▸ **The data**:
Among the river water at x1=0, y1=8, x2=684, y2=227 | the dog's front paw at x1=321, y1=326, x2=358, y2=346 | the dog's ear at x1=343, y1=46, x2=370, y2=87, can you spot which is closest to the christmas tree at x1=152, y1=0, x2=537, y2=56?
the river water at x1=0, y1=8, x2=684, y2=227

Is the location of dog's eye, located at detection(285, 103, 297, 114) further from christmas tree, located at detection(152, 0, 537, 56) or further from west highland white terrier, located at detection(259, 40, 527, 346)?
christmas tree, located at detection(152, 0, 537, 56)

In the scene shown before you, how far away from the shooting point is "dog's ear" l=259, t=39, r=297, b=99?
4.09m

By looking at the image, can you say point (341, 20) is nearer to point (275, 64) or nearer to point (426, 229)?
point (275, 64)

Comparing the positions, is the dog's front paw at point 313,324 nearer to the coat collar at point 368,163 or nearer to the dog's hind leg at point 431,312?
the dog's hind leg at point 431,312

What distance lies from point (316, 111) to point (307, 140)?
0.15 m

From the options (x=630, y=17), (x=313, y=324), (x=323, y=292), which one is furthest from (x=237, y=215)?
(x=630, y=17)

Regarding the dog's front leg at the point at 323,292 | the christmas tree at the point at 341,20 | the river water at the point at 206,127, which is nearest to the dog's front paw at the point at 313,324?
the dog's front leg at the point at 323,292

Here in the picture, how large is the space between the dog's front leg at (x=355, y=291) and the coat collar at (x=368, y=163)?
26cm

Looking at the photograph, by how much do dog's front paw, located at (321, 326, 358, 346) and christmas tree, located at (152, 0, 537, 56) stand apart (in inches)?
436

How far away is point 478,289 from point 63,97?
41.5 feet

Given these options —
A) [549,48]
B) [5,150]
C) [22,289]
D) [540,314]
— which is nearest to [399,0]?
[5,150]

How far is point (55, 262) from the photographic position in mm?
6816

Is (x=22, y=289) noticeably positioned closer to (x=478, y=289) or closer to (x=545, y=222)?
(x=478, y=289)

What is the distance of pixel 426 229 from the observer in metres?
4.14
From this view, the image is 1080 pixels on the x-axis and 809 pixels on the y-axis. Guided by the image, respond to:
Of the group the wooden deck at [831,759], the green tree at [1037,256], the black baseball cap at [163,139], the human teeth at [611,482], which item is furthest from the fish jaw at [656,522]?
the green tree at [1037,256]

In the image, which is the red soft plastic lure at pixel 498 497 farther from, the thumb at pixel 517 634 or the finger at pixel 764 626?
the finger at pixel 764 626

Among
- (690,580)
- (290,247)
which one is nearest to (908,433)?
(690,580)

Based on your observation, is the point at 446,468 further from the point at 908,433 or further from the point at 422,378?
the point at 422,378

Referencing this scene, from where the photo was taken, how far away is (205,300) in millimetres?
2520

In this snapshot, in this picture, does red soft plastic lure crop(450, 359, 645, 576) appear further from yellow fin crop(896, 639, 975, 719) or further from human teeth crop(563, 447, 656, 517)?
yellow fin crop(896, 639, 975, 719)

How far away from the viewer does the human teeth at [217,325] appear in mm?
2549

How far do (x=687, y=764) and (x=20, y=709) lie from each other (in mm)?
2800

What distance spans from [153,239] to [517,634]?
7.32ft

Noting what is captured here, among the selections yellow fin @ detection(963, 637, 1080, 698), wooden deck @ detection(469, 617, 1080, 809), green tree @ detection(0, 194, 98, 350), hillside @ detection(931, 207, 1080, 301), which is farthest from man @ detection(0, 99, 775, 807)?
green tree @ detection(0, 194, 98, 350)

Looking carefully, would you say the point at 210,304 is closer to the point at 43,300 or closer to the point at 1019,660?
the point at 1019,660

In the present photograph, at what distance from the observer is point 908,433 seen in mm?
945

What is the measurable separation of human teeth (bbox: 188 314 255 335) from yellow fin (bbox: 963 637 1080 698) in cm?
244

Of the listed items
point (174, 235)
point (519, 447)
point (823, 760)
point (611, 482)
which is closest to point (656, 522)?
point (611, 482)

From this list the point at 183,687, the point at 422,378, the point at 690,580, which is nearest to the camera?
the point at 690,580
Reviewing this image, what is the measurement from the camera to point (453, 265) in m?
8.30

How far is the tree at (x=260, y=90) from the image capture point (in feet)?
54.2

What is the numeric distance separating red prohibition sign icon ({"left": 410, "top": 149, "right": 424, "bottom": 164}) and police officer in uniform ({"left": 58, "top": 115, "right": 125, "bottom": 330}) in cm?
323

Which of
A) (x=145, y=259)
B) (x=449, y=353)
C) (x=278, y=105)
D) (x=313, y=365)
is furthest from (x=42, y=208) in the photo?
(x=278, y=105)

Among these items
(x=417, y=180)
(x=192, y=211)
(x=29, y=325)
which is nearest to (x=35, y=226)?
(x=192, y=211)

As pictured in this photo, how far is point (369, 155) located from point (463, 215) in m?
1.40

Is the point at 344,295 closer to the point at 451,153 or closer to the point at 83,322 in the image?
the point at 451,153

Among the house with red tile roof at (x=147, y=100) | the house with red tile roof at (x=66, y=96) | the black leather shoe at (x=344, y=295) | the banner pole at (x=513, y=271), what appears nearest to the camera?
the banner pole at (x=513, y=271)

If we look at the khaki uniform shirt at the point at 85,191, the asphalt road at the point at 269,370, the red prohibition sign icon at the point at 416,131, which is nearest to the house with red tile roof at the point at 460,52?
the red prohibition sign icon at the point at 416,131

▸ **Requirement**:
List each line in the entries above that contains the string "these", and copy each one in full.

▸ **Solution to this task**:
Given these options —
Among these items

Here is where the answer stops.